Claes OLDENBURG
(Stockholm 1929 - New York 2022)
Giant Balloon in the Shape of a Screw: Sketch for a Poster for an Exhibition in Japan
Signed, signed again with initials, inscribed and dated Oldenburg JAPAN CO. ‘73 at the bottom and lower right.
736 x 584 mm. (29 x 23 in.)
A related drawing of a Giant Balloon in the Shape of a Screw, Aloft, dated 1972, was exhibited in Paris in 1977, while a related lithograph of a Soft Screw as a Balloon, Ascending was published by Gemini G.E.L. in Los Angeles in 1976.
As has been noted by one scholar, ‘Oldenburg’s drawings from around 1970 are full of…flights of sculptural fantasy, less actual proposals for public monuments than private ruminations on the potentially comical aspects of monumentality. At this mid-stage in his career, and even more so during the 1960s when no one would dream of fronting the sums necessary to realize such works, the artist could daydream freely without care or consequence…On paper, anything is possible.’
The 1960s saw Oldenburg closely associated with the Pop Art movement, and creating many performance pieces or ‘happenings’ under the title of Ray Gun Theater. In 1963 he settled in Los Angeles and within a few years had produced the first of his drawings of ‘colossal monuments’; giant-sized objects placed in unusual or incongruous settings. From the early 1970s onwards Oldenburg concentrated almost exclusively on monumental public commissions, most of which were done in collaboration with his second wife, the Dutch writer and curator Coosje van Bruggen, whom he married in 1977. Oldenburg remains best known today for his public art installations and outdoor sculptures representing scaled-up versions of everyday objects.

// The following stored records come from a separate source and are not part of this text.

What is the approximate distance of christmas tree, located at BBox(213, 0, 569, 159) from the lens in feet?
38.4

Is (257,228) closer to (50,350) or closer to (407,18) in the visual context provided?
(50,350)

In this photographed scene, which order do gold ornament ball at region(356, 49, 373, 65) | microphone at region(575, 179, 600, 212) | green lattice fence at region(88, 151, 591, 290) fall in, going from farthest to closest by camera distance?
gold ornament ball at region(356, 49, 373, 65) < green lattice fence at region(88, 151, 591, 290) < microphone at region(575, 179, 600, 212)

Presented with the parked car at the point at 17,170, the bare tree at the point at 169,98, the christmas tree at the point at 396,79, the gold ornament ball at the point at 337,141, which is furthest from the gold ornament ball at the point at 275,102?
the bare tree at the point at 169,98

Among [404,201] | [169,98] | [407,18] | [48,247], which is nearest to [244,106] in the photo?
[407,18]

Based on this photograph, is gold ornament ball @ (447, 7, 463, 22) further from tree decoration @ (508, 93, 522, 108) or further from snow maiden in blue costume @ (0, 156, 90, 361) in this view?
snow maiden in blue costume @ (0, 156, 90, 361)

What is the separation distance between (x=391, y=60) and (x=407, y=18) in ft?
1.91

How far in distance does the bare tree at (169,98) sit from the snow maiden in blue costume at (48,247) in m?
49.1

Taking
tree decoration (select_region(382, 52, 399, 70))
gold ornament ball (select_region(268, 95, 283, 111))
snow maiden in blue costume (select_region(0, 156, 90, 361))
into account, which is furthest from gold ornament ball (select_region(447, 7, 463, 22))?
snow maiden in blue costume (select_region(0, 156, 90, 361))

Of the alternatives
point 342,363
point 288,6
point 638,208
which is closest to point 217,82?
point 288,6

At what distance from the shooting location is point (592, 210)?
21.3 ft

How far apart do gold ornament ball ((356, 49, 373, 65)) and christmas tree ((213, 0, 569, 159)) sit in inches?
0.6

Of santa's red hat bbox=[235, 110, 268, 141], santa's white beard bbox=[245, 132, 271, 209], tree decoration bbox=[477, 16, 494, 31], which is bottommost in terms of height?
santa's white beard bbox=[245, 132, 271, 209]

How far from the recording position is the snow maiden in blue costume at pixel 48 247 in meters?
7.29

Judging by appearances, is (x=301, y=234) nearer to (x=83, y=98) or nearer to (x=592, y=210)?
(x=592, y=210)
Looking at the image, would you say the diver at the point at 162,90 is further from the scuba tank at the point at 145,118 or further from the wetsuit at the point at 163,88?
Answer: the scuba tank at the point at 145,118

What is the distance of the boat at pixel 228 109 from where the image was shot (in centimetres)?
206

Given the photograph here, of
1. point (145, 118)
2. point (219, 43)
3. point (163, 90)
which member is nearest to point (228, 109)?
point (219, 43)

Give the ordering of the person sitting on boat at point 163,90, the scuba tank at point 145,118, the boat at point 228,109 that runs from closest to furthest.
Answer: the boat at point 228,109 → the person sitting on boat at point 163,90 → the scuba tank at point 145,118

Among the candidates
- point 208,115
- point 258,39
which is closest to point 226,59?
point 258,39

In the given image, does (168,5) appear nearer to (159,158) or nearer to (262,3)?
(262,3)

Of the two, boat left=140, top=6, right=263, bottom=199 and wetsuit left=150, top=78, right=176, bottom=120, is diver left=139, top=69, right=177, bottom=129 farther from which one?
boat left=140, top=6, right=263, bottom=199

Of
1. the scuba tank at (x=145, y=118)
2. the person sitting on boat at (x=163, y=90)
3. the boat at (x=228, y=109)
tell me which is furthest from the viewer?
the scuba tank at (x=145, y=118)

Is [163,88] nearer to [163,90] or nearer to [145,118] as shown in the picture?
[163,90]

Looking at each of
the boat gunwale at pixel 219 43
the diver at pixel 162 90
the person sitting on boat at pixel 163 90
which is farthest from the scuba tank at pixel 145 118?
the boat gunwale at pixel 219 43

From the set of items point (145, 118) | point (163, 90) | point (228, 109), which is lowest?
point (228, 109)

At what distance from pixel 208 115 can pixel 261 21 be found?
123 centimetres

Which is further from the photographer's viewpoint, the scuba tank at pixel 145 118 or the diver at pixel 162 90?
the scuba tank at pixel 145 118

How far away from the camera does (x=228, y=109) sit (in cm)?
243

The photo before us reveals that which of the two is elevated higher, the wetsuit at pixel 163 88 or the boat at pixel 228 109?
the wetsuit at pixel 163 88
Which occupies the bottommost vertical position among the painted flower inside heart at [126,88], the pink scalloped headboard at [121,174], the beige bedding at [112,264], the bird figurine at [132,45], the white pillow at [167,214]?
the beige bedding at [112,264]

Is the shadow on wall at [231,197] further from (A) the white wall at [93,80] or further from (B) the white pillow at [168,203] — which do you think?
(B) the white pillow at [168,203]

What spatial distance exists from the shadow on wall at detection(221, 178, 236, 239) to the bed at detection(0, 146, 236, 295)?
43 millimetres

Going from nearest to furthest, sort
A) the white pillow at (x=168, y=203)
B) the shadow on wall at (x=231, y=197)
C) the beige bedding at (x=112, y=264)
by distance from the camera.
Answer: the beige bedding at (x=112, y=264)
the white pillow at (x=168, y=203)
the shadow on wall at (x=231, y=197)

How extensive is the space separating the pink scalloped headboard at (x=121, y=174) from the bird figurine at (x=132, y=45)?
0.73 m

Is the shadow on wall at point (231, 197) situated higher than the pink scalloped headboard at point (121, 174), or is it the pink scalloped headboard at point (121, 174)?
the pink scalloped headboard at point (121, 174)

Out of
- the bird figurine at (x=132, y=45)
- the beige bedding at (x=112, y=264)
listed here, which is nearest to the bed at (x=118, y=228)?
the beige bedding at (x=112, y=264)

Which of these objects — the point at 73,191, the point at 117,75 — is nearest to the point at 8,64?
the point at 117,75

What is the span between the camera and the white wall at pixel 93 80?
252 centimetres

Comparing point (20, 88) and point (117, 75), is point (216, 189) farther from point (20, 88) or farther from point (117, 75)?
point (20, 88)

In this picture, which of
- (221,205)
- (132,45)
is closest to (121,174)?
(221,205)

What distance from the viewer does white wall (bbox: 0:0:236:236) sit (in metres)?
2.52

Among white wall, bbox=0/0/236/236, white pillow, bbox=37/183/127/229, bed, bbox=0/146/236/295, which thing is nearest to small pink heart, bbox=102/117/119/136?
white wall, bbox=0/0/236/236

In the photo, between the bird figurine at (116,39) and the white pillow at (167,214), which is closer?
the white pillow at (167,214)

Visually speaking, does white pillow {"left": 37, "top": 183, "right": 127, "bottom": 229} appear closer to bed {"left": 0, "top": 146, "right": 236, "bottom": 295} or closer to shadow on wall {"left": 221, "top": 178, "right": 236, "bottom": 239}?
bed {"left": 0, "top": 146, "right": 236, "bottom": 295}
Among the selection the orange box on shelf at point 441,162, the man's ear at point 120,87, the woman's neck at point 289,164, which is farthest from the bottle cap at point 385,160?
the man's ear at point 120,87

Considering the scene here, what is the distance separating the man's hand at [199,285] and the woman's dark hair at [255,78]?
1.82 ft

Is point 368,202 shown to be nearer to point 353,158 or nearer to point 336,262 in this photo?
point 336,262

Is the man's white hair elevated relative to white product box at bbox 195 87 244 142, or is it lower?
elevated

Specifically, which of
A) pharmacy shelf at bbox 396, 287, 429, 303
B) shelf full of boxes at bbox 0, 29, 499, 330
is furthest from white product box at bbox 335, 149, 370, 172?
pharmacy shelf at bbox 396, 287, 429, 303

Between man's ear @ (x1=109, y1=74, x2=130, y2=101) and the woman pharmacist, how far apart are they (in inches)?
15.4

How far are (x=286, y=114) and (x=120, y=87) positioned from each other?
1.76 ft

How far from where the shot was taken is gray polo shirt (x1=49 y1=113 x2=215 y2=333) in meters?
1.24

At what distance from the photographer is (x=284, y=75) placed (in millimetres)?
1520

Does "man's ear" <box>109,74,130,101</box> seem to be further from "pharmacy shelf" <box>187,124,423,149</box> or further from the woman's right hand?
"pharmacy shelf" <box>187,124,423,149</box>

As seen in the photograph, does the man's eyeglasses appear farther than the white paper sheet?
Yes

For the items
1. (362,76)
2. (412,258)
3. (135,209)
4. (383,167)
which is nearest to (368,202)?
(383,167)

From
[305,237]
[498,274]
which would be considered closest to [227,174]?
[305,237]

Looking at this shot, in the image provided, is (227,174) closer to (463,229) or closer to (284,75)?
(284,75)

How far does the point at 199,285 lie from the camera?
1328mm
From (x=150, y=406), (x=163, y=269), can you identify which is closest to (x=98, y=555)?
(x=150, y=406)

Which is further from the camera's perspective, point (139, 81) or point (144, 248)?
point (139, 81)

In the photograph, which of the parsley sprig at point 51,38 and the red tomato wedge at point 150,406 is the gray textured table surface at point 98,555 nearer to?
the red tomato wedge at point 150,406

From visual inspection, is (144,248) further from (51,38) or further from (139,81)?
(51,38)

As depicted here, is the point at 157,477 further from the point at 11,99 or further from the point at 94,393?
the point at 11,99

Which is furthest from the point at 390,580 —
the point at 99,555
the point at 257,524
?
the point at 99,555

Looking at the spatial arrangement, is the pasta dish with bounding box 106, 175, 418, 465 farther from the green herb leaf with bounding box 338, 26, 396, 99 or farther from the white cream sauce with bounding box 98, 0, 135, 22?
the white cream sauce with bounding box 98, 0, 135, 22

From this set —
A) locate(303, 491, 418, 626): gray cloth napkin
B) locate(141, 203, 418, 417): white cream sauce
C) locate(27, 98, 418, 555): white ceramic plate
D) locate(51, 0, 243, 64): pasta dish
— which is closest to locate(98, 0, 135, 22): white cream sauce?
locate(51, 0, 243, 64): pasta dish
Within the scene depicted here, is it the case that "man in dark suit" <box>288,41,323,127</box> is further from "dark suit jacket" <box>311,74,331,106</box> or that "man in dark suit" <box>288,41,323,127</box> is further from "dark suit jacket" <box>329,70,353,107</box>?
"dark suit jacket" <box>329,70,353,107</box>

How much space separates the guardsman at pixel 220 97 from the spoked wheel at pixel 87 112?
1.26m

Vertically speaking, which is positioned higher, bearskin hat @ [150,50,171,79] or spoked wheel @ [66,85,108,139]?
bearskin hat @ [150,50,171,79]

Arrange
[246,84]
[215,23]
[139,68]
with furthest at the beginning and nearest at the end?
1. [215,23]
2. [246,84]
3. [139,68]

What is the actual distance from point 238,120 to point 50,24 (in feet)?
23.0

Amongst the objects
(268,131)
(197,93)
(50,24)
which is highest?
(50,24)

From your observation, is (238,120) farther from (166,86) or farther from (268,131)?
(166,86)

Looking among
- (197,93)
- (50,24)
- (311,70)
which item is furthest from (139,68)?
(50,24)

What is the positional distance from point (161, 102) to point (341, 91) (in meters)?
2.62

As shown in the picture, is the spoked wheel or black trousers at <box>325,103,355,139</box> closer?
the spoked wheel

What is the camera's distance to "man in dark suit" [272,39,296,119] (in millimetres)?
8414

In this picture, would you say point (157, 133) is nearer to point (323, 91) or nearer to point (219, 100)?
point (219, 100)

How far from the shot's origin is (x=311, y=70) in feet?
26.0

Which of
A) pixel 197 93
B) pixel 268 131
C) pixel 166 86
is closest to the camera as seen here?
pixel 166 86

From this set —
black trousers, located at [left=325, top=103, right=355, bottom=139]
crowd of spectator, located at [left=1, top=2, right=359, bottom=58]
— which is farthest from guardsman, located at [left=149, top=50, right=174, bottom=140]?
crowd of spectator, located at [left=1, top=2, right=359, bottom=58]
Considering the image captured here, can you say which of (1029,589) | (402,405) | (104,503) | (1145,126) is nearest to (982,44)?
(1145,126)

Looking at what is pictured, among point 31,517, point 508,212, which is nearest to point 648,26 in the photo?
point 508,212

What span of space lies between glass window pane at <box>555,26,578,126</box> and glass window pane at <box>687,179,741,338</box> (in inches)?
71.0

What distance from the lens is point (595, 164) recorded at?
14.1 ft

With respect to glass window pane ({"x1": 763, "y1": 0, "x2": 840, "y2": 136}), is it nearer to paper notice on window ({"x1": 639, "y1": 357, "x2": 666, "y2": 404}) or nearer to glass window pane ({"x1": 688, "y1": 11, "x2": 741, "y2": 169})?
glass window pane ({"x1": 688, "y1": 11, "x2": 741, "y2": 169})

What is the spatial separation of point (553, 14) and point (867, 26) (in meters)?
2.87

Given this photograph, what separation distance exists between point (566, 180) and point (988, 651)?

As the critic and curator Gene Baro has noted, ‘The role that draughtsmanship has played in the shaping of Oldenburg’s artistic intelligence can scarcely be exaggerated. Drawing in all its forms has been of the first importance to the sculpture of this master…But if the drawings serve a purpose, they have also a telling force and integrity on their own. They are the tissue and substance of a vision, brought alive with a technical control, wit, and freedom second to none.’ Another writer has pointed out that ‘Spontaneity is heightened in [Oldenburg’s] drawings by a free use of charcoal, watercolor, colored pencil, and pastel: lines and washes of color join to describe form and call to mind the intuitive shapes of Zen brush paintings.’
Provenance
Barbaralee Diamonstein, New York
Private collection, Hamburg
Anonymous sale, London, Christie’s South Kensington, 30 June 2004, lot 164 Private collection, New York
Evelyn Aimis Fine Art, Miami
Anonymous sale, New York, Christie’s, 13 November 2013, lot 208
William Louis-Dreyfus, Mount Kisco
The Louis-Dreyfus Family Collections.